With Vault lock, you can apply Governance or Compliance mode. When governance mode is selected, only authorized individuals can make modifications to a backup vault and Compliance mode ensures that a vault is retained for the entire duration of the defined retention term. Once a vault in compliance mode is locked, the lock cannot be altered because it is immutable. However, you can specify a grace period, or cooling-off period, before the vault locks and becomes immutable.
Hi,
Backups are in essence immutable.

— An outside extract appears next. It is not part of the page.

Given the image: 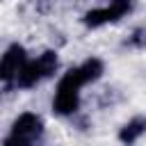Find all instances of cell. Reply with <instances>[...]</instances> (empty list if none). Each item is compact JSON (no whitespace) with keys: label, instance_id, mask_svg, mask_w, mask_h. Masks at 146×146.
<instances>
[{"label":"cell","instance_id":"cell-1","mask_svg":"<svg viewBox=\"0 0 146 146\" xmlns=\"http://www.w3.org/2000/svg\"><path fill=\"white\" fill-rule=\"evenodd\" d=\"M84 84L82 75L78 68H71L66 71L62 78H59V84H57V94H55V100H52V110L62 116H68L78 110L80 105V87Z\"/></svg>","mask_w":146,"mask_h":146},{"label":"cell","instance_id":"cell-2","mask_svg":"<svg viewBox=\"0 0 146 146\" xmlns=\"http://www.w3.org/2000/svg\"><path fill=\"white\" fill-rule=\"evenodd\" d=\"M41 132H43V121H41L36 114L25 112V114H21V116L14 121L11 135L5 139V144H7V146H11V144H18V146L34 144V141L41 137Z\"/></svg>","mask_w":146,"mask_h":146},{"label":"cell","instance_id":"cell-3","mask_svg":"<svg viewBox=\"0 0 146 146\" xmlns=\"http://www.w3.org/2000/svg\"><path fill=\"white\" fill-rule=\"evenodd\" d=\"M132 7L130 0H112L110 7H100V9H91L84 14V25L89 27H98V25H105V23H112L116 18H121L123 14H128Z\"/></svg>","mask_w":146,"mask_h":146},{"label":"cell","instance_id":"cell-4","mask_svg":"<svg viewBox=\"0 0 146 146\" xmlns=\"http://www.w3.org/2000/svg\"><path fill=\"white\" fill-rule=\"evenodd\" d=\"M25 64V48L14 43L7 48V52L0 57V80H11Z\"/></svg>","mask_w":146,"mask_h":146},{"label":"cell","instance_id":"cell-5","mask_svg":"<svg viewBox=\"0 0 146 146\" xmlns=\"http://www.w3.org/2000/svg\"><path fill=\"white\" fill-rule=\"evenodd\" d=\"M43 78L41 68H39V62H27L21 66V71L16 73V84L18 87H34L39 80Z\"/></svg>","mask_w":146,"mask_h":146},{"label":"cell","instance_id":"cell-6","mask_svg":"<svg viewBox=\"0 0 146 146\" xmlns=\"http://www.w3.org/2000/svg\"><path fill=\"white\" fill-rule=\"evenodd\" d=\"M144 132H146V119L137 116V119L128 121V123L121 128V132H119V139H121L123 144H132V141H137V139H139Z\"/></svg>","mask_w":146,"mask_h":146},{"label":"cell","instance_id":"cell-7","mask_svg":"<svg viewBox=\"0 0 146 146\" xmlns=\"http://www.w3.org/2000/svg\"><path fill=\"white\" fill-rule=\"evenodd\" d=\"M78 71H80V75H82L84 84H87V82H96V80L103 75V62H100V59H96V57H91V59L82 62V64L78 66Z\"/></svg>","mask_w":146,"mask_h":146},{"label":"cell","instance_id":"cell-8","mask_svg":"<svg viewBox=\"0 0 146 146\" xmlns=\"http://www.w3.org/2000/svg\"><path fill=\"white\" fill-rule=\"evenodd\" d=\"M36 62H39V68H41L43 78H50V75L57 71V55H55L52 50H46Z\"/></svg>","mask_w":146,"mask_h":146},{"label":"cell","instance_id":"cell-9","mask_svg":"<svg viewBox=\"0 0 146 146\" xmlns=\"http://www.w3.org/2000/svg\"><path fill=\"white\" fill-rule=\"evenodd\" d=\"M130 46H135V48L146 46V32L144 30H135L132 32V39H130Z\"/></svg>","mask_w":146,"mask_h":146}]
</instances>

But, Backup Vault wraps them in additional layer of security to protect them further against ransomware or similar attacks.
It is very well explained in this additional blog post: https://aws.amazon.com/blogs/storage/protecting-data-with-aws-backup-vault-lock/
Best,
Didier
An important consideration on top of what others wrote, if you're using KMS encryption with customer-managed KMS keys for your source data, the backups for many resource types, particularly those backed by EBS volumes, use the same KMS key for the backups. If the KMS key is deleted, the backups are lost together with the source data, regardless of the backup recovery points themselves potentially remaining in the backup vault. They'll be useless without the KMS key.
Some resource types support encrypting the backups with different keys as part of creating the backup: https://docs.aws.amazon.com/aws-backup/latest/devguide/encryption.html. For the resources that don't support it, you can configure the vault's contents to be replicated to another vault automatically: https://docs.aws.amazon.com/aws-backup/latest/devguide/recov-point-create-a-copy.html and in the process, to be re-encrypted under a different KMS key that you would secure separately. You could choose to place those KMS keys and even the AWS Backup vaults in a separate, dedicated backup account.
Of course, you can also choose to rely on IAM policies, KMS key policies, Service Control Policies (from your AWS Organizations org), or other authorisation mechanisms to protect the KMS keys, but whatever way it is done, it's essential that the keys used to encrypt the backup data keys survive independently of the AWS Backup recovery points for any of them to be possible to restore.